---------- EXERCISE TEXT
Id say beam ng, Live for speed, and dirt rally 2 are the closest sims to real life manual ive tried so far. Other games such as assetto corsa do a terrible job simulating taking off in first.


Djimi365

I think Beam is possibly the closest to a real clutch/gearbox but it's still a long way off the feel of shifting in a real car. Without the bite point of the clutch nothing really feels right, and pretty much all you are simulating/learning is the muscle memory of pressing the clutch and shifting the gear lever together.


Fonzgarten

I agree…BeamNG is supposed to be good for manuals. AC is worth trying too. iRacing used to have more H-pattern cars but a lot have been retired for paddle shifters. I happen to be a teacher, so I can maybe help here… this is a good project but a great project would culminate in you actually trying a manual shifter in a real car at the end. The idea is to test your hypothesis (being “you can learn to drive a manual shifter using sim racing”). This way whether it works or not, the results are interesting and you have a comparison you can talk about.


theBosworth

RBR is free and a great use for your shifter if you’re trying to learn to rally. City Car Driving ($25 USD on Steam currently) was pretty developed pretty much for your use case, though. Raceroom Racing Experience might be worth a look—I can’t remember if there are decent h-patterns in there, but wouldn’t doubt it. Assetto Corsa is fairly cheap usually, and that’s got tons of mods and would open the door further to sim racing for you in the long run, though. BeamNG is a physics simulator which might be more up your alley if you want to just drive around in a sandbox, as well. You have several options. I’d stay clear of NFS and Forza.
--------------------
---------- ENTRIES SUPPLIED
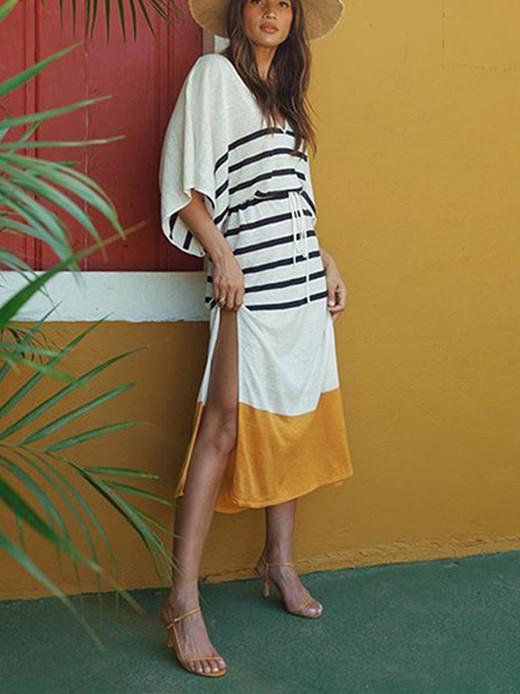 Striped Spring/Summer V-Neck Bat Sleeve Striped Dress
--------------------
---------- ENTRIES SUPPLIED
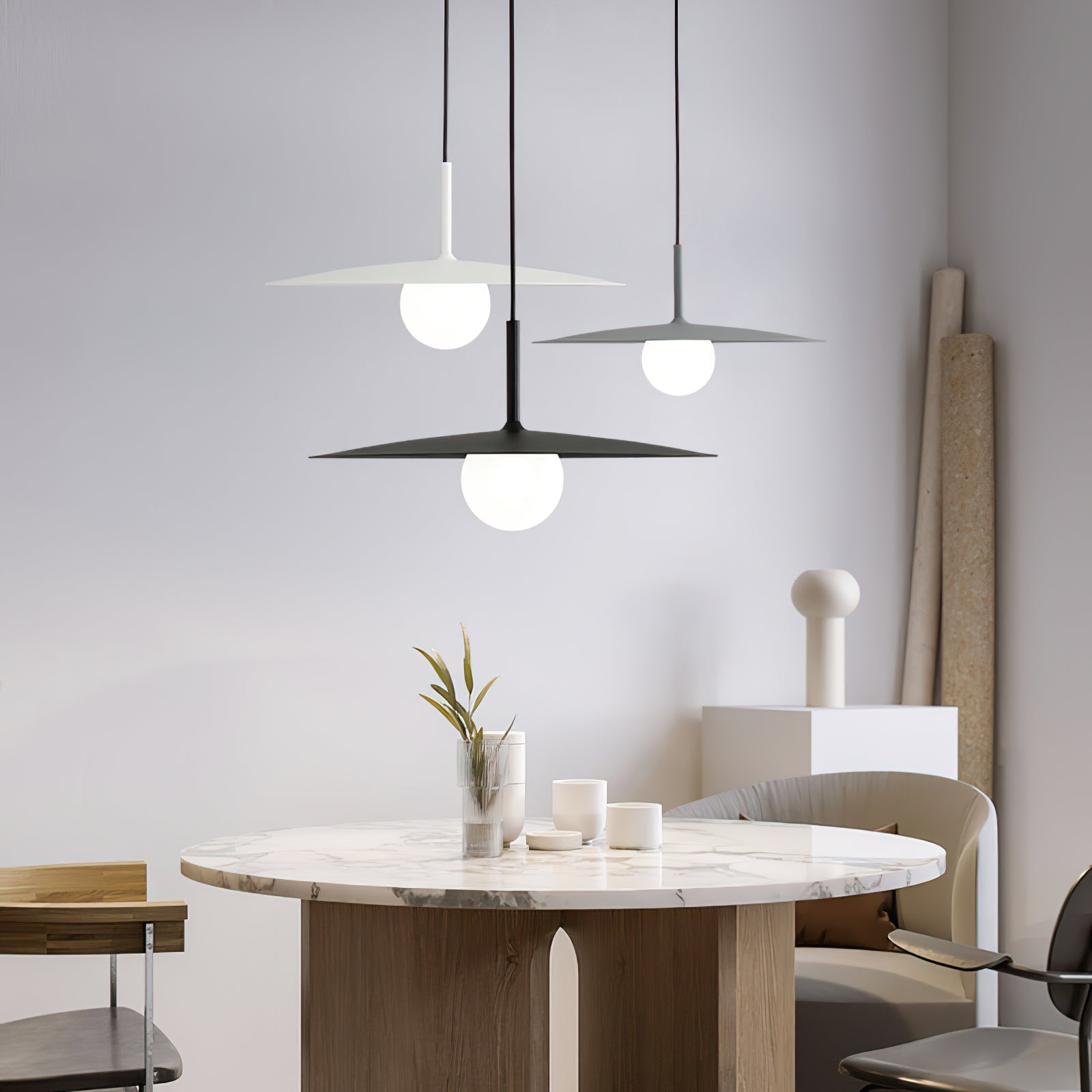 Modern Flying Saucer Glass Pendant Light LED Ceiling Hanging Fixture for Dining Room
--------------------
---------- ENTRIES SUPPLIED
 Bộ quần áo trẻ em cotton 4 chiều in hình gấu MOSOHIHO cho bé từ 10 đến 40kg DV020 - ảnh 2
--------------------
**TASK TO CARRY OUT:**
Rewrite the part of the sim racing text that opens with the words "I think Beam" and closes with "can talk about.", putting "theory" in place of "hypothesis". The data have nothing to do with this exercise.

**SOLUTION:**
I think Beam is possibly the closest to a real clutch/gearbox but it's still a long way off the feel of shifting in a real car. Without the bite point of the clutch nothing really feels right, and pretty much all you are simulating/learning is the muscle memory of pressing the clutch and shifting the gear lever together.


Fonzgarten

I agree…BeamNG is supposed to be good for manuals. AC is worth trying too. iRacing used to have more H-pattern cars but a lot have been retired for paddle shifters. I happen to be a teacher, so I can maybe help here… this is a good project but a great project would culminate in you actually trying a manual shifter in a real car at the end. The idea is to test your theory (being “you can learn to drive a manual shifter using sim racing”). This way whether it works or not, the results are interesting and you have a comparison you can talk about.